Die gold-eingefärbten Balken stellen die Rezessionszeiträume in den USA dar. Im Vergleich zur vorherigen Grafik fällt auf, dass es hier wesentlich weniger Kursrückschläge im Betrachtungszeitraum gab. So fielen die Rückgänge des S&P 500 in den Jahren 1992, 1994/95 oder auch 2006 mit unter 10 % deutlich moderater aus und werden in der obigen Grafik nicht aufgeführt. Aber auch hier gilt: Nicht jeder stärkere Rückschlag geht mit einer Rezession einher. Der „vorauseilende Gehorsam“ ist in Deutschland also etwas stärker ausgeprägt als in den USA, was aber auch an der deutlich niedrigeren Marktkapitalisierung der Unternehmen liegen dürfte. Das Phänomen gruppendynamischer Prozesse funktioniert übrigens nicht nur nach unten sondern auch nach oben. Mit anderen Worten, auch nach oben gibt es bei entsprechend positiver Konjunktureinschätzung einen „vorauseilenden Gehorsam“, der die positiven Aussichten ins Unendliche diskontiert und die Börse auf ein viel zu hohes Niveau steigen lässt. Solange die Börsen von menschlicher Psychologie getrieben sind, wird es immer wieder kuriose Kursbewegungen geben – positive wie negative.

Aus Angst vor einer möglichen Rezession hat der vorauseilende Gehorsam die Märkte im 4. Quartal 2018 auf Talfahrt geschickt. In Erwartung einer lockereren Geldpolitik und besserer Wirtschaftsdaten konnten sich die Märkte im ersten Halbjahr 2019 jedoch erholen und stehen aktuell kurz vor neuen Höchstkursen. Diese Erholung erfolgte sehr schnell und unerwartet. Kurzfristig gesehen haben die Märkte alle positiven Nachrichten diskontiert. Wir möchten an dieser Stelle nochmals auf unseren Marktkommentar Nr. 4 vom April 2019 verweisen, in dem wir auf die erhöhte Gefahr von rezessiven Tendenzen in der globalen Wirtschaft hingewiesen haben. Vom negativen Sentiment des 4. Quartals ist aktuell wenig zu spüren.
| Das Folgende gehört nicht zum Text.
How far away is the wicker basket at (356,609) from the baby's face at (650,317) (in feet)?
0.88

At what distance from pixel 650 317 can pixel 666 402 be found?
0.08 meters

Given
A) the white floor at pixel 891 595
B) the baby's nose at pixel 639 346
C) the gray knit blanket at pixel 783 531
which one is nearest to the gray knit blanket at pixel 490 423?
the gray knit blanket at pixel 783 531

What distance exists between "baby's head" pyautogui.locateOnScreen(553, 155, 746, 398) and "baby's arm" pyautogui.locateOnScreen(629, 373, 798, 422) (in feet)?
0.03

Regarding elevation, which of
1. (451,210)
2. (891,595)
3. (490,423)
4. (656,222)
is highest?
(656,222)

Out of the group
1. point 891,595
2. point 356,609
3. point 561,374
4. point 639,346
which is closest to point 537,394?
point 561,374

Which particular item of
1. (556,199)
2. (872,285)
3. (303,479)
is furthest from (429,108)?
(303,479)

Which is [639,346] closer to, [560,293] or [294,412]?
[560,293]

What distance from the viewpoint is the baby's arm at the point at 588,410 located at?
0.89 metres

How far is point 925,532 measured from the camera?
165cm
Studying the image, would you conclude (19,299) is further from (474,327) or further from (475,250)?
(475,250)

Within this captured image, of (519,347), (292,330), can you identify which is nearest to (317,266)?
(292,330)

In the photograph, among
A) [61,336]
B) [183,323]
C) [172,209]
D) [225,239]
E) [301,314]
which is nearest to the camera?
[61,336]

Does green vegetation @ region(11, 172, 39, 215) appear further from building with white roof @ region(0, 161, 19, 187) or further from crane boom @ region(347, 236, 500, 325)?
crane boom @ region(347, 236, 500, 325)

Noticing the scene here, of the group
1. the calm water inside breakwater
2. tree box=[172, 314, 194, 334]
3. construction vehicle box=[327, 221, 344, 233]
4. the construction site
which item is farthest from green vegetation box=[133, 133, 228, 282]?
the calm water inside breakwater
Es scheint, dass der vorauseilende Gehorsam zurzeit im positiven Sinne übertreibt. Über den Sommer erwarten wir eine erhöhte Volatilität an den Aktienmärkten und haben die Ethna Fonds vorsichtig positioniert. Um die alten Höchstkurse zu überschreiten, braucht der Markt weitere Impulse. Diese erwarten wir erst gegen Jahresende. Eine Beilegung des Handelsstreits zwischen China und den USA und wirtschaftlich stimulierende Impulse durch den anlaufenden US-Wahlkampf könnten die Märkte im 4. Quartal unterstützen.